Te lezen fragment.
============================================================

Gestalt wetten: Gestalt betekent belevenis
Er is altijd sprake van interpretatie: al onze visuele en andere waarnemingen passeren filters die onze hersens dankzij talloze eerdere waarnemingen hebben opgebouwd. De filters geven orde en duiding aan wat we waarnemen. Perceptie noemen we wat we van deze filters waarnemen.
Een van de vele gestaltwetten is de :

Wet van kernachtigheid:


Wanneer we visuele informatie verwerken zullen onze hersenen een beeld ervan maken dat Symmetrisch, simpel mogelijke vormen heeft, en de geringste aantal vormen bevat. 



Gestalt is eenvoud:
Het goed toepassen van de gestaltwetten zorgt voor orde en lagere brein belasting.
De mens probeert het leven makkelijk en duidelijk te houden. Een voorbeeld is het stoplicht als deze op groen springt weten wij dat wij kunnen doorlopen. Dit is Synchroniteit.

Betekenisvolheid (dat wat het meest betekenisvol is)
Nabijheid ( dat wat dicht bij elkaar zit)
Similariteit ( dat wat van gelijke soort is)
Bewegingsrichting ( dat wat dezelfde kant uit beweegt)
Gebied (dat wat in dezelfde ruimte zit)
Verbondenheid ( dat wat fysiek verbonden is)
Synchroniteit ( dat wat tegelijk gebeurt)

Wet van voorgrond en achtergrond:
We organiseren onze waarnemingen door voor en achtergrond van elkaar te onderscheiden.

============================================================

Gegevens.

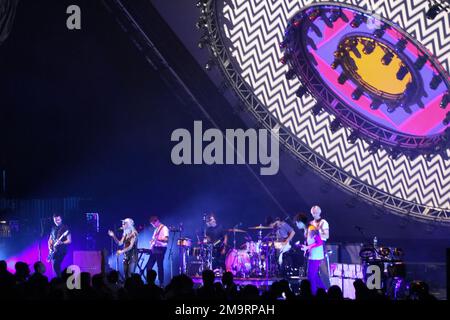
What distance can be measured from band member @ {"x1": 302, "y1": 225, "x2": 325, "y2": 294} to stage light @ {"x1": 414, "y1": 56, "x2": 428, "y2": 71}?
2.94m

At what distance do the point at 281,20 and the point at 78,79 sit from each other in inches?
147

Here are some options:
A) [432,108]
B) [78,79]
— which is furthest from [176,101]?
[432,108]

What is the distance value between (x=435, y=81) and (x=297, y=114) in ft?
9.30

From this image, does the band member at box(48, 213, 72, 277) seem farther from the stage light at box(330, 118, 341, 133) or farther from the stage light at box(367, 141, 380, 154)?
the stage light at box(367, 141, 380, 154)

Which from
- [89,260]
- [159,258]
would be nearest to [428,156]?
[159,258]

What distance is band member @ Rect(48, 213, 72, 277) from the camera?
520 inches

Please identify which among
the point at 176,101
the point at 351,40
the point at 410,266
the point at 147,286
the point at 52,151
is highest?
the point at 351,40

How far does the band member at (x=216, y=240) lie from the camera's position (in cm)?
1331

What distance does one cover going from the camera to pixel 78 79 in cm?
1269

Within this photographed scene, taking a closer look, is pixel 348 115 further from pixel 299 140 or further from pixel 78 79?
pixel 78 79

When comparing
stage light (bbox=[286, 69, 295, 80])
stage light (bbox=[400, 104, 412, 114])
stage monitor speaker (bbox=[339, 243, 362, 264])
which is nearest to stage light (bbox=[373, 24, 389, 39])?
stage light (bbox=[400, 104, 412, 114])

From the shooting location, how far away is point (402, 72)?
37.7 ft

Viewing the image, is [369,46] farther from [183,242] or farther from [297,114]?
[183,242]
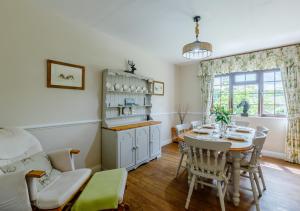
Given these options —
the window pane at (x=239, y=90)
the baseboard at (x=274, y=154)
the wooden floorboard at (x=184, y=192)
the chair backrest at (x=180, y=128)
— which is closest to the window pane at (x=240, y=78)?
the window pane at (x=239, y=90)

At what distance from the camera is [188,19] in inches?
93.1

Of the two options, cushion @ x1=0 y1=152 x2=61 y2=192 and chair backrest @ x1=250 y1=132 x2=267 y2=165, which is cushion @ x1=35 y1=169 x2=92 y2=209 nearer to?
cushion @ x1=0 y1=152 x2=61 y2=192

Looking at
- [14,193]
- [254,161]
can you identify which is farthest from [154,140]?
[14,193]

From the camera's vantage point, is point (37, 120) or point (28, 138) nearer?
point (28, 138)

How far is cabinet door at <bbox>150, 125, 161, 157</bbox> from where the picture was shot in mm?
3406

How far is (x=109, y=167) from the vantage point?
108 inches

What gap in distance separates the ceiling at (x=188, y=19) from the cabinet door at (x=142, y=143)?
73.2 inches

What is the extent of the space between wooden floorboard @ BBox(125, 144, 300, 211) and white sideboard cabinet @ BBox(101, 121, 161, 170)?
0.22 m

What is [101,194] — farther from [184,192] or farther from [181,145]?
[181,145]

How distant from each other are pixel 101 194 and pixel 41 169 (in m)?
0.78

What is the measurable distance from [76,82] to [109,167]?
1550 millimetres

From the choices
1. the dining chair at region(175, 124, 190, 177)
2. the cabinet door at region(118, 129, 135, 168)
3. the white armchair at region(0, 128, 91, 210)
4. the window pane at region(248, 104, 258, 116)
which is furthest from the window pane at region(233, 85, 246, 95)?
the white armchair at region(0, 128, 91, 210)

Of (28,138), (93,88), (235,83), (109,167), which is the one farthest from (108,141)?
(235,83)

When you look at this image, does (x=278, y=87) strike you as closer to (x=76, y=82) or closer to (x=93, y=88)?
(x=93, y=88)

============================================================

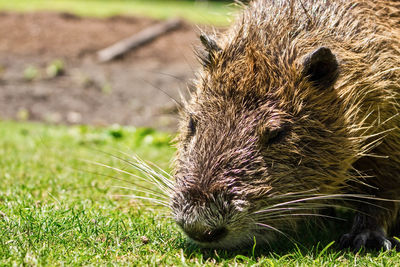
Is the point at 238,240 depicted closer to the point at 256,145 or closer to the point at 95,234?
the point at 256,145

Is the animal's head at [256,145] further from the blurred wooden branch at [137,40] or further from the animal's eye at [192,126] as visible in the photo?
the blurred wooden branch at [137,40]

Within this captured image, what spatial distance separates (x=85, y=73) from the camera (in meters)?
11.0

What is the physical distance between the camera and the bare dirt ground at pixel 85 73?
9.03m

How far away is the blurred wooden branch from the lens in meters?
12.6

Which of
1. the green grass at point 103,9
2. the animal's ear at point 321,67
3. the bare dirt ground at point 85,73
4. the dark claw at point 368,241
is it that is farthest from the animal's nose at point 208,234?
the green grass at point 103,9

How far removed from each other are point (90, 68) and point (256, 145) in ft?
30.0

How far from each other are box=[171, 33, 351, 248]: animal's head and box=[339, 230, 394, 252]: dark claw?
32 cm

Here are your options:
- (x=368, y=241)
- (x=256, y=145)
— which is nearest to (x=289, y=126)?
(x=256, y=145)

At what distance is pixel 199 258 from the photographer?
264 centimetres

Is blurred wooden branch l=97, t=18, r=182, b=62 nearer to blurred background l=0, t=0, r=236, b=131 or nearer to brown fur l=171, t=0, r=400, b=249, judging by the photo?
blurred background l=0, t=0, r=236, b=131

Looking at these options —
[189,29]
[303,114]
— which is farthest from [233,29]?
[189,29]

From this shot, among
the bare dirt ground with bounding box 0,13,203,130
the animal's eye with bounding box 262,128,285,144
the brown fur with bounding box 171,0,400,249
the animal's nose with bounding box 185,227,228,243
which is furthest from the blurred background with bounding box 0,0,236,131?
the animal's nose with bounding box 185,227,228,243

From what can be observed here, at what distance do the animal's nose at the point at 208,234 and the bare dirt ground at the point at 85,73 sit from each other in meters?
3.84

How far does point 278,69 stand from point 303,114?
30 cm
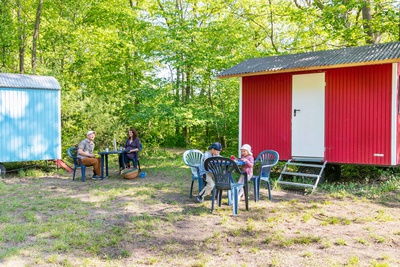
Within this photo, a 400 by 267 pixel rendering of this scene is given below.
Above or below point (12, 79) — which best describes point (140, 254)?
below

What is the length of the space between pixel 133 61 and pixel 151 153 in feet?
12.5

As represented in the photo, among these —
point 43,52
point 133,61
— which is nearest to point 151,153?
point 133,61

============================================================

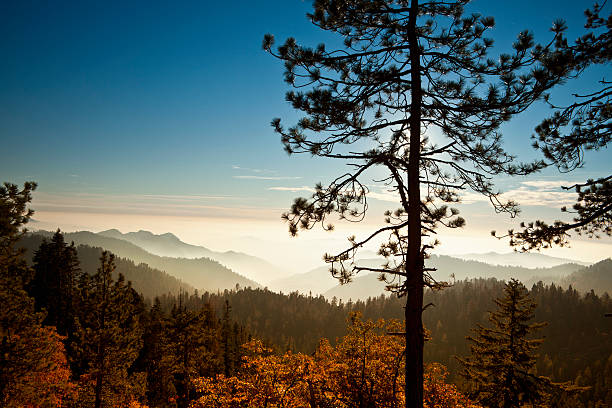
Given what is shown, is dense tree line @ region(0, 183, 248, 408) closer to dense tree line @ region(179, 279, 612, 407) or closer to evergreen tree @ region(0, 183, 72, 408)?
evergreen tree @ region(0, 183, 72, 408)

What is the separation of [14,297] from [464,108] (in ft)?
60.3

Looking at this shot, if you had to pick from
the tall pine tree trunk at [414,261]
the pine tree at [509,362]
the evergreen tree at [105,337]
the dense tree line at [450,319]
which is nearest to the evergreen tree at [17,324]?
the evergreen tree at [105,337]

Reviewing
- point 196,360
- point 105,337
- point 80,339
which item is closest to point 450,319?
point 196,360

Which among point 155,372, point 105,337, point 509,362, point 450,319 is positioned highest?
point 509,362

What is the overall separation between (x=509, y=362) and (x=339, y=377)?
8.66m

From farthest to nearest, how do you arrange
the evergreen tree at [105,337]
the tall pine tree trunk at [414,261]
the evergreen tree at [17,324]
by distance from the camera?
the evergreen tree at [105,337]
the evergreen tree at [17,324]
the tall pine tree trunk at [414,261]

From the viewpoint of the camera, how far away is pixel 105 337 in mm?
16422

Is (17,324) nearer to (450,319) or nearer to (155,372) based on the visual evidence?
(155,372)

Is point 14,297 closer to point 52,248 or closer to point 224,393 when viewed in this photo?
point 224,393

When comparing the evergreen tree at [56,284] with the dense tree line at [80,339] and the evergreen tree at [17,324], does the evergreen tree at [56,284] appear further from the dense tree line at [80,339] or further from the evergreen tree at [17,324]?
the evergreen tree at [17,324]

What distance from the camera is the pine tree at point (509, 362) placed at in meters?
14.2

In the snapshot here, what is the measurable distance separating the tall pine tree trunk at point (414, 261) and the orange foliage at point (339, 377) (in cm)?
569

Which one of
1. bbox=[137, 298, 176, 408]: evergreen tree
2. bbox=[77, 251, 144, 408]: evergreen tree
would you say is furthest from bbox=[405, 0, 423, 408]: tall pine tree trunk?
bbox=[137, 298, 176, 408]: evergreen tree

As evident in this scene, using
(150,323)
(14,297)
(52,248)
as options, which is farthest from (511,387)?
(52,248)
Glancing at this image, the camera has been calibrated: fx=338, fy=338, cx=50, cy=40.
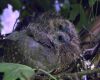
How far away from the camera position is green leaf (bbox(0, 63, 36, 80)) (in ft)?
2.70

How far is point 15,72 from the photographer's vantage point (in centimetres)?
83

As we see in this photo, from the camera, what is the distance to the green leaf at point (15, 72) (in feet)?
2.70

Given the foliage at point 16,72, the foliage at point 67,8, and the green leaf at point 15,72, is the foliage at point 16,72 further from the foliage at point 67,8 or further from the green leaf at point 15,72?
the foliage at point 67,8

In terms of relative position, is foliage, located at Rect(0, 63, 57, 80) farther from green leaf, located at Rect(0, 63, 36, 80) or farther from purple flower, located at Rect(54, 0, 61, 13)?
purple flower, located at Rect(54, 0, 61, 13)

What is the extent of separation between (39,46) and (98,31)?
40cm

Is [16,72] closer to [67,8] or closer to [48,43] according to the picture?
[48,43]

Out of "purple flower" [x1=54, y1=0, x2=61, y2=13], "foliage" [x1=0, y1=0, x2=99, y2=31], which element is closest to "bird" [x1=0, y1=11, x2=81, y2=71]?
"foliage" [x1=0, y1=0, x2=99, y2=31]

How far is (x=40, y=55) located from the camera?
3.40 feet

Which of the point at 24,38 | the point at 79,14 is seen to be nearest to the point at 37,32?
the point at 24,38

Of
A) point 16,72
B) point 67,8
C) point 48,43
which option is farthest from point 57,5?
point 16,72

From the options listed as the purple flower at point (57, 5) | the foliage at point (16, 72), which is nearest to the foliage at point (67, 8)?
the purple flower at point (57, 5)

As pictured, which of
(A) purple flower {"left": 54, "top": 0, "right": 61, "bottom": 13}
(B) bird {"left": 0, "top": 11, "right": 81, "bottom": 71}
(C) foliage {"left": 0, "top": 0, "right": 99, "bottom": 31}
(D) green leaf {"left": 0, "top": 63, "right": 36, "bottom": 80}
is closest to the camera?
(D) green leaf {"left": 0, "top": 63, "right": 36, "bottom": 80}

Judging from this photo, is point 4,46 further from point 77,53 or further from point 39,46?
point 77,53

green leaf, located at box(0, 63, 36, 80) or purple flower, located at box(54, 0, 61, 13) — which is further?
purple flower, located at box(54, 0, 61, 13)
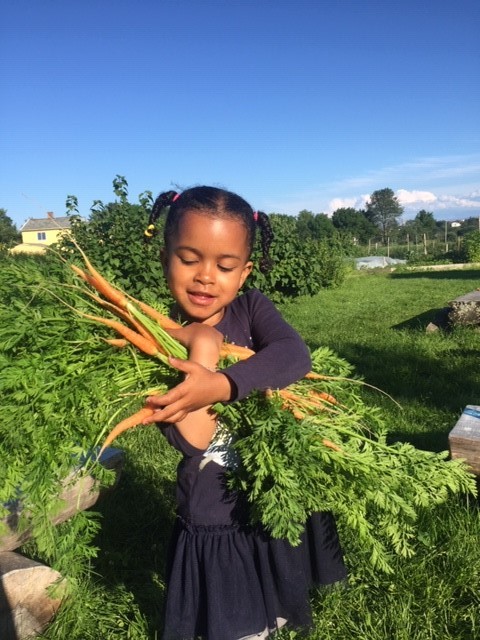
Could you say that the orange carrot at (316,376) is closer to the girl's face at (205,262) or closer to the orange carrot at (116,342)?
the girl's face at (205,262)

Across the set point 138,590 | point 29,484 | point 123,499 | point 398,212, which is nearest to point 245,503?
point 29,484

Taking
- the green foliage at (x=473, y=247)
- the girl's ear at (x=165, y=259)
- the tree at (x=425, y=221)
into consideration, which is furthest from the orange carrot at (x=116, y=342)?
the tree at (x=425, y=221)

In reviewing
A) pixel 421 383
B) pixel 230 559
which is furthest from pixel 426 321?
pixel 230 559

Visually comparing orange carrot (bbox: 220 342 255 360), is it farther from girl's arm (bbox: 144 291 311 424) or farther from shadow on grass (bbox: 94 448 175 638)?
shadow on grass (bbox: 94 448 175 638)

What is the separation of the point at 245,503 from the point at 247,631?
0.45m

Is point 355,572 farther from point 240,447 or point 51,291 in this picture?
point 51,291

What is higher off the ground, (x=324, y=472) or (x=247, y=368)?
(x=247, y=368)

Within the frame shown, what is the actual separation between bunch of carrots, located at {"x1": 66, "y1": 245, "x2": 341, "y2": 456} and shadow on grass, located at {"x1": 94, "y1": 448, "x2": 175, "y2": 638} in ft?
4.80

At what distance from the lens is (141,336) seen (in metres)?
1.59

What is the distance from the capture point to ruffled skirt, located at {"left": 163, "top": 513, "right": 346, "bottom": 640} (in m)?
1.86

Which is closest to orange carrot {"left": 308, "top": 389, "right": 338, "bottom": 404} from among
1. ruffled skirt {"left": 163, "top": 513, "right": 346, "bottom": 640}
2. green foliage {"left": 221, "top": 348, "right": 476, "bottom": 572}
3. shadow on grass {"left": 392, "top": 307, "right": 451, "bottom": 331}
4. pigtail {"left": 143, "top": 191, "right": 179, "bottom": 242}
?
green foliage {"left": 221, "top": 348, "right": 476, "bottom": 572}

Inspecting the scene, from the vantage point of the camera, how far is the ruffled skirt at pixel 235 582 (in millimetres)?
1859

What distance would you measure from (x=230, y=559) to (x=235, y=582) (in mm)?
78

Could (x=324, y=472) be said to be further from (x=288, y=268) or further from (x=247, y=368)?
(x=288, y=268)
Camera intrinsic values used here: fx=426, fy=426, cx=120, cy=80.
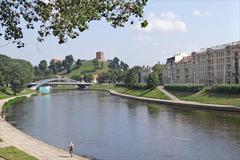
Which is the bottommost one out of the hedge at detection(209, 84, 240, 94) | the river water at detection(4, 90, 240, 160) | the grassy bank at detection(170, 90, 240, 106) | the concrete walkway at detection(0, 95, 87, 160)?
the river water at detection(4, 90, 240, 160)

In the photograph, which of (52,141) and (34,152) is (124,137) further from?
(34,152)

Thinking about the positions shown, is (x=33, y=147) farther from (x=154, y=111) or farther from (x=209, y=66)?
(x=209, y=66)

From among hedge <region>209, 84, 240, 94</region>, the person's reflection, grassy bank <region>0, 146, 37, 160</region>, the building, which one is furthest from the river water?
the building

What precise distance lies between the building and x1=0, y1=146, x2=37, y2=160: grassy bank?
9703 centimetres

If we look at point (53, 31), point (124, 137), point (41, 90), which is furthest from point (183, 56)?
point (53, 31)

============================================================

Opdrachten.
a - Schrijf uit de tekst over de gestaltwetten letterlijk het deel over tussen "Betekenisvolheid (dat wat" en "elkaar te onderscheiden.", beide inbegrepen.
b - Wat zorgt volgens de tekst over de gestaltwetten voor orde en een lagere breinbelasting?
De regels hebben niets te maken met de tekst over de gestaltwetten.

Antwoorden per opdracht.
a -
Betekenisvolheid (dat wat het meest betekenisvol is)
Nabijheid ( dat wat dicht bij elkaar zit)
Similariteit ( dat wat van gelijke soort is)
Bewegingsrichting ( dat wat dezelfde kant uit beweegt)
Gebied (dat wat in dezelfde ruimte zit)
Verbondenheid ( dat wat fysiek verbonden is)
Synchroniteit ( dat wat tegelijk gebeurt)

Wet van voorgrond en achtergrond:
We organiseren onze waarnemingen door voor en achtergrond van elkaar te onderscheiden.

b - Het goed toepassen van de gestaltwetten.